例年の開催場所であった「西湖レイクキャンプ村」が今年2月に営業を終了し、同じ場所で「西湖キャンプ・ヴィレッジ・ノーム」と新たに営業を開始しています。

 

今年3月にESSCJを立ちあげましたが、長年行われて来た形式を維持し、会員、非会員の方の別無く、これまで通り自由に参加出来るようにする為、敢えてESSCJ主催にはしておりません。
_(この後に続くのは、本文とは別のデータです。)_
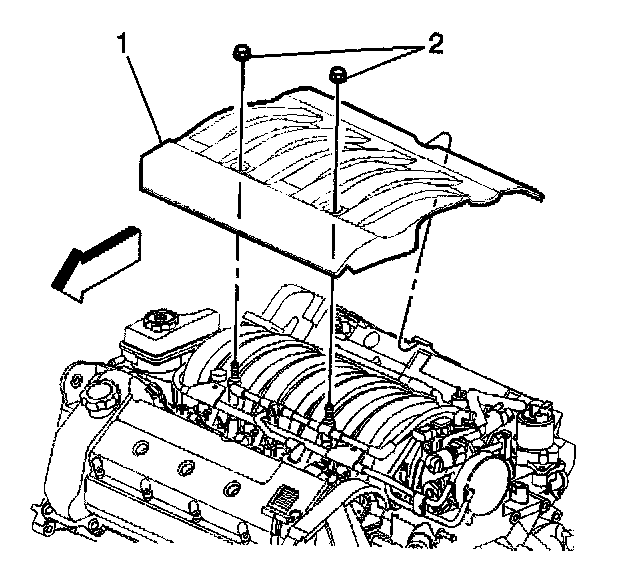 1
2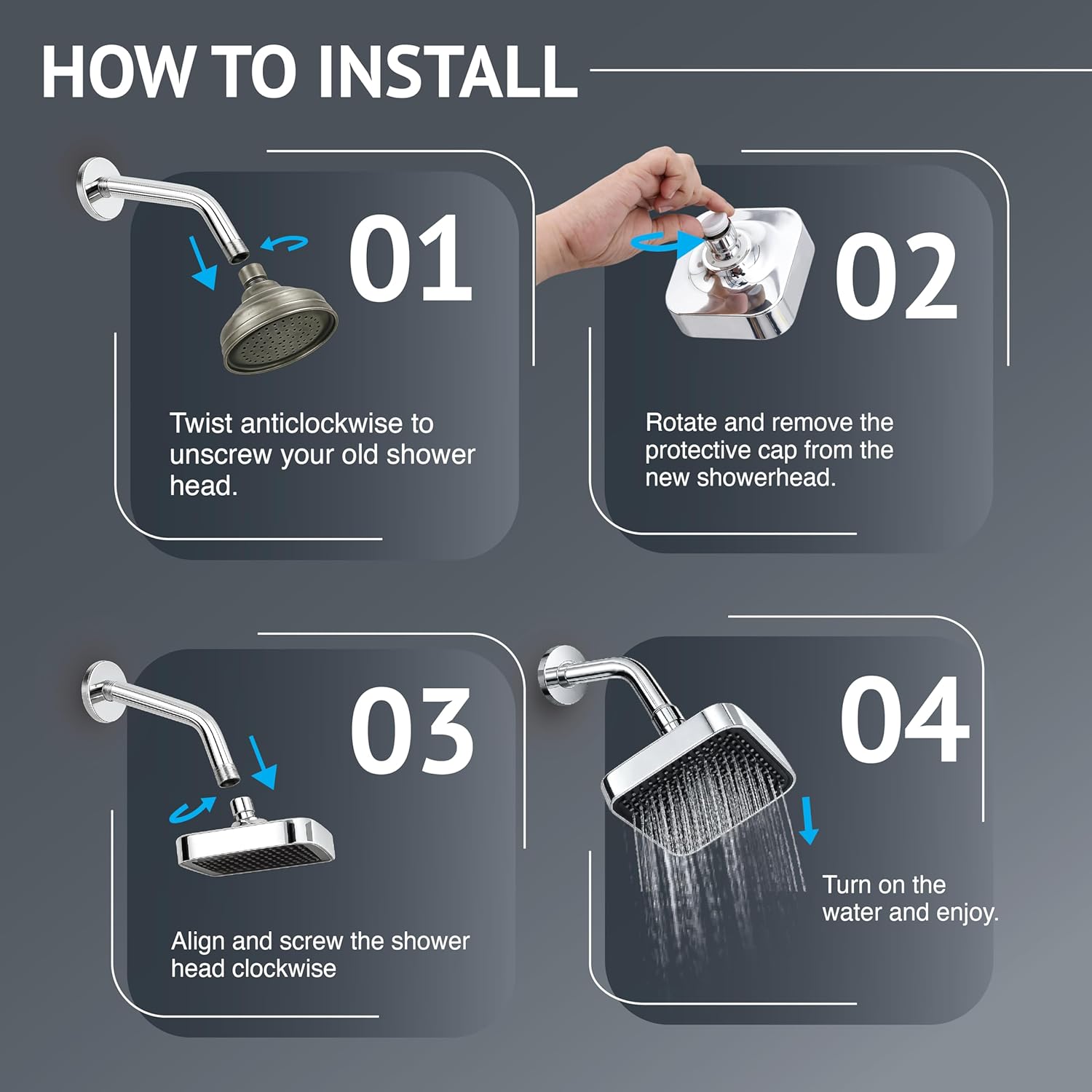 HOW TO INSTALL

01

Twist anticlockwise to unscrew your old shower head.

02

Rotate and remove the protective cap from the new showerhead.

03

Align and screw the shower head clockwise

04

Turn on the water and enjoy.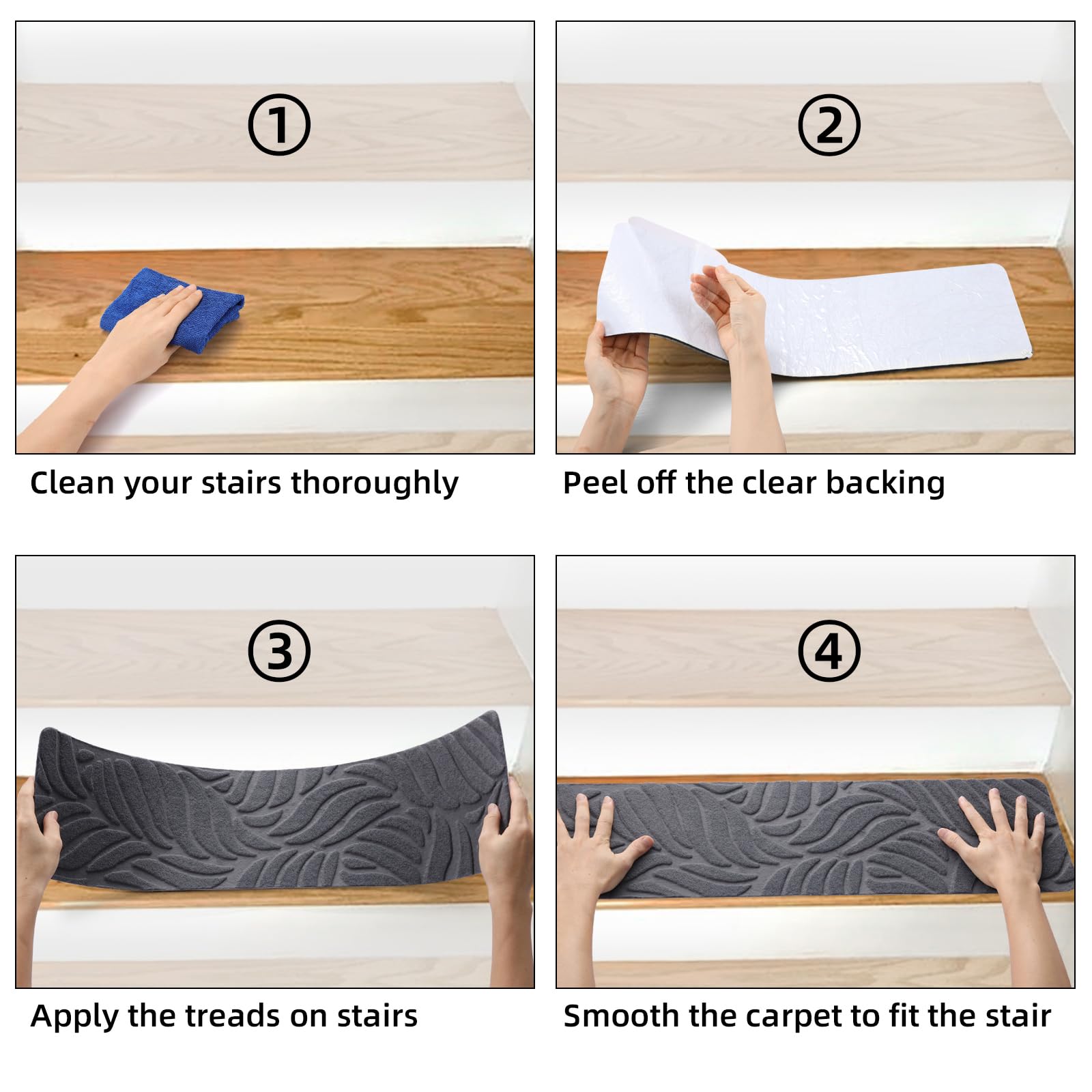 ①

Clean your stairs thoroughly

②

Peel off the clear backing

③

Apply the treads on stairs

④

Smooth the carpet to fit the stair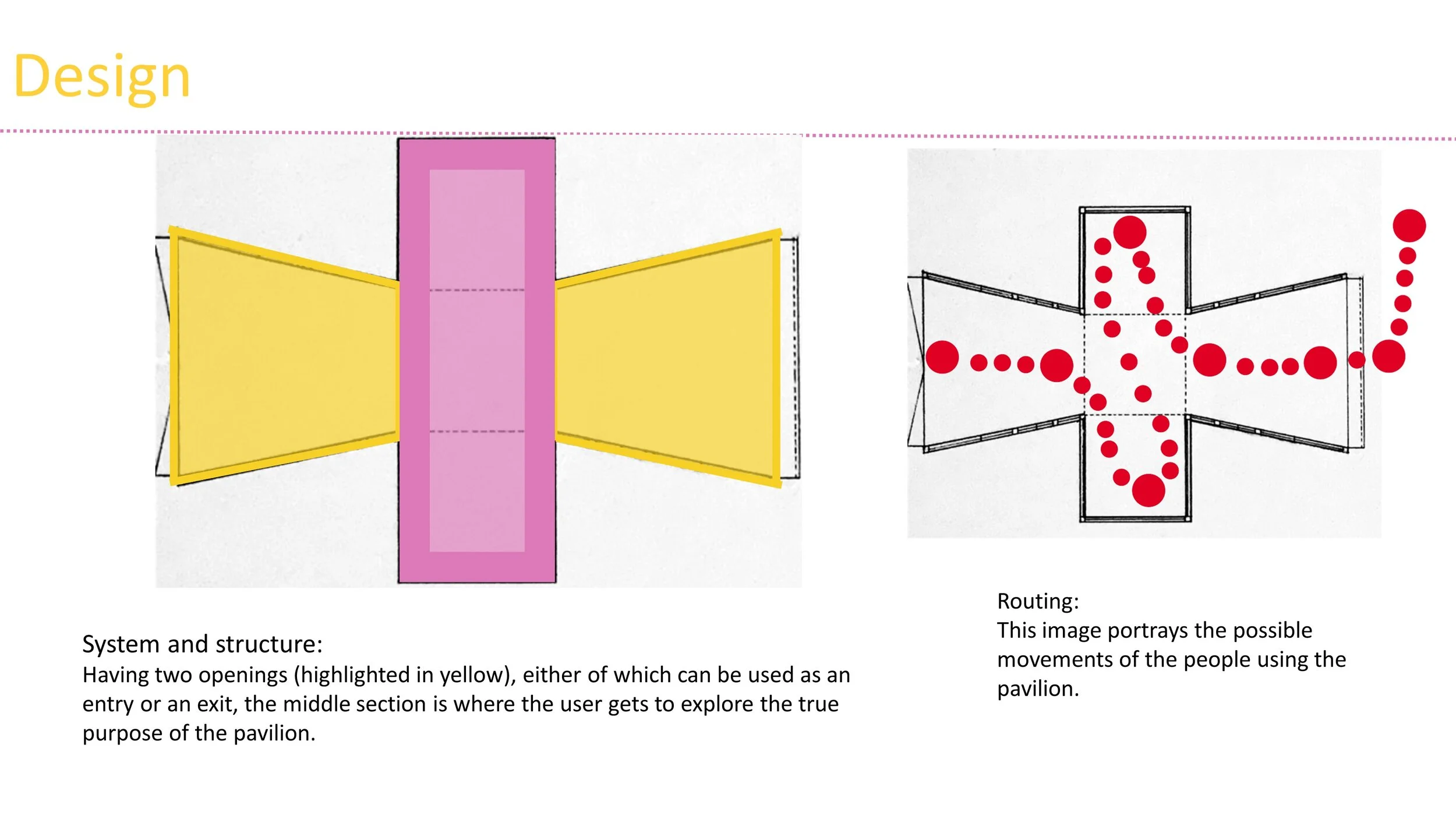 Design

System and structure:
Having two openings (highlighted in yellow), either of which can be used as an entry or an exit, the middle section is where the user gets to explore the true purpose of the pavilion.

Routing:
This image portrays the possible movements of the people using the pavilion.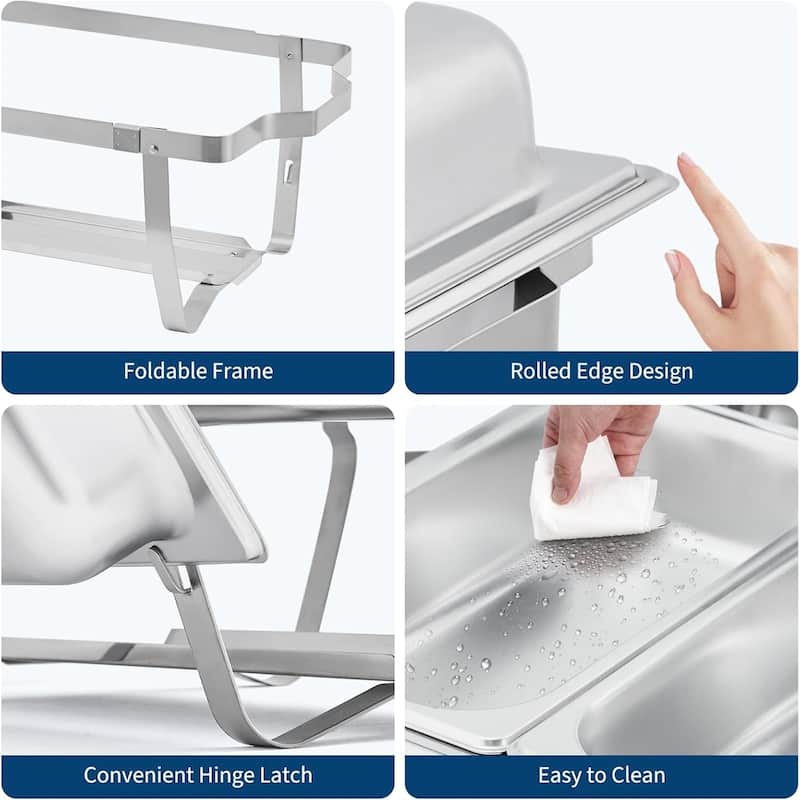 Foldable Frame

Rolled Edge Design

Convenient Hinge Latch

Easy to Clean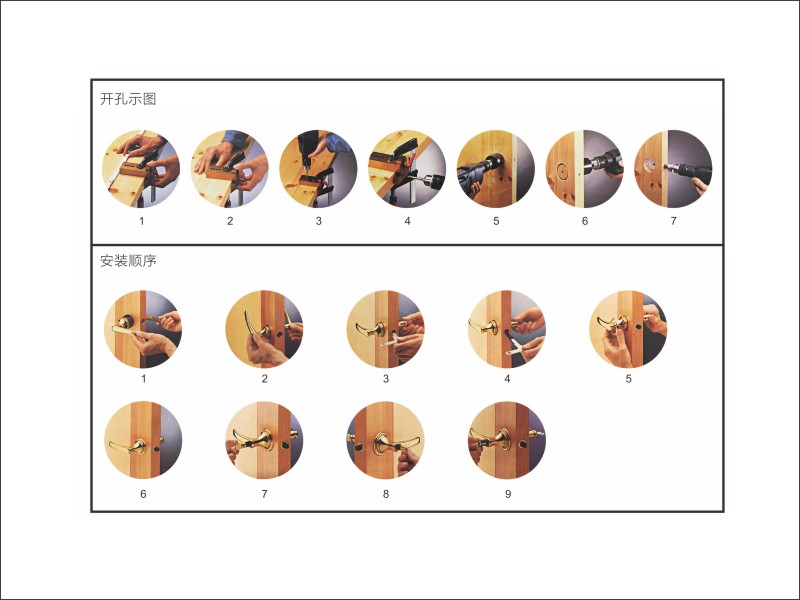 开孔示图

1 2 3 4 5 6 7

安装顺序

1 2 3 4 5

6 7 8 9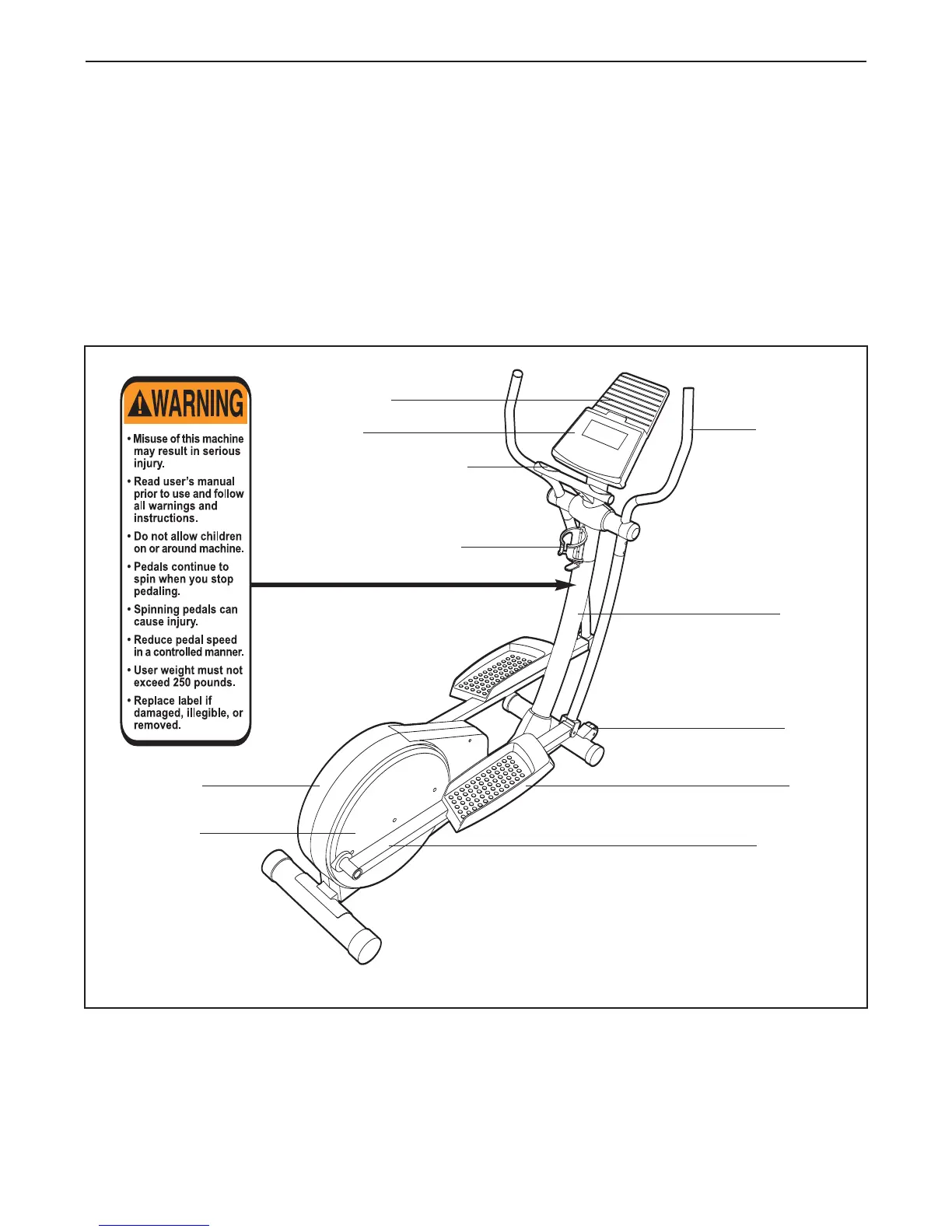 WARNING

• Misuse of this machine may result in serious injury.

• Read user's manual prior to use and follow all warnings and instructions.

• Do not allow children on or around machine.

• Pedals continue to spin when you stop pedaling.

• Spinning pedals can cause injury.

• Reduce pedal speed in a controlled manner.

• User weight must not exceed 250 pounds.

• Replace label if damaged, illegible, or removed.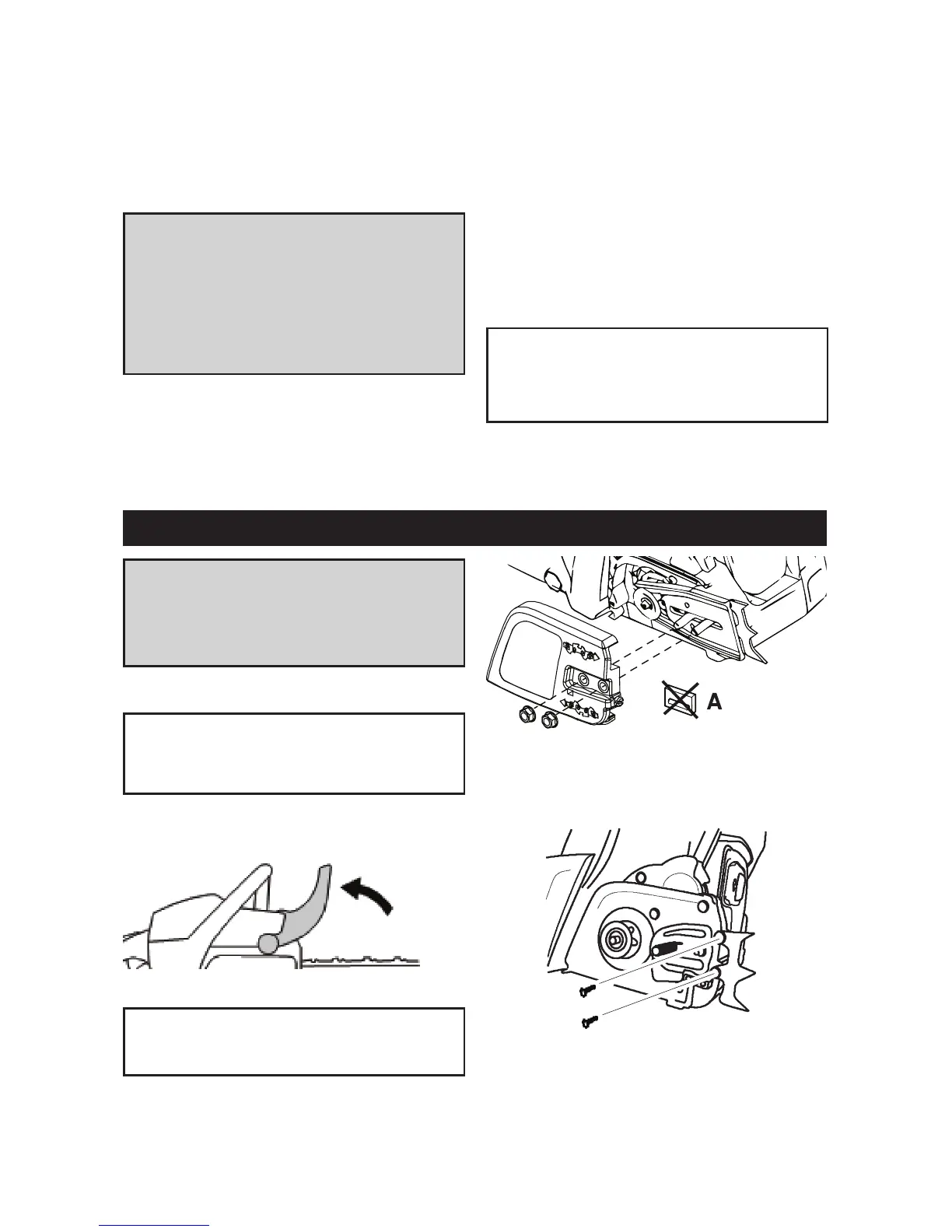 A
その為、記念の集合写真は撮る予定ですが、それ以外の企画はございません。

 

好きな時間に集い、湖で水遊びをさせたり、スプリンガー談義で盛り上がったり、名刺交換で友達の輪を広げたり、飲んで、食べて、思い思いに楽しむ週末です。

 

<スプリンガー西湖オフ会>

日時  : 2011年9月10日(土)、11日(日)

場所  : 西湖キャンプ・ヴィレッジ・ノーム

      http://www.hamayouresort.com/activity/_d_1302480126.html

       〒401-0332 山梨県南都留郡富士河口湖町西湖1030

                Tel  0555-82-2650

 

スプリンガーを飼っていらっしゃる方、以前飼っていらっしゃった方、これから飼いたい方、スプリンガーが好きな方、どなたでも、全国のスプリンガーが集まる年に一回のこの週末をお見逃し無く。